* _WHAT IS EXPECTED_
Rewrite the listing below as a numbered list, one line per item, with blank lines dropped and the pictures left out.
************
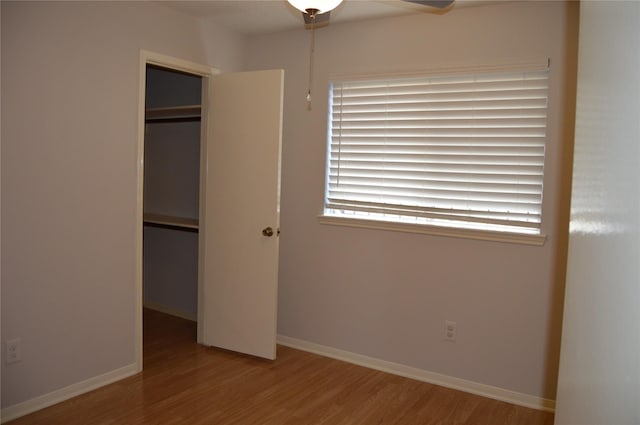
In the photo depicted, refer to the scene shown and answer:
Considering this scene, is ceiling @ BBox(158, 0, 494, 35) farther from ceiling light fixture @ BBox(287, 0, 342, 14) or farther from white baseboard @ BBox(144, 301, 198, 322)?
white baseboard @ BBox(144, 301, 198, 322)

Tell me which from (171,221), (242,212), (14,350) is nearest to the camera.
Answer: (14,350)

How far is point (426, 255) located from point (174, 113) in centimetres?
************
* _EXERCISE ANSWER_
1. In the photo depicted, refer to the scene shown and answer:
2. Considering this scene, is ceiling @ BBox(158, 0, 494, 35) farther from ceiling light fixture @ BBox(287, 0, 342, 14) or farther from white baseboard @ BBox(144, 301, 198, 322)?
3. white baseboard @ BBox(144, 301, 198, 322)
4. Tell me which from (171,221), (242,212), (14,350) is nearest to the camera.
5. Answer: (14,350)
6. How far is point (426, 255) located from point (174, 113) in centimetres?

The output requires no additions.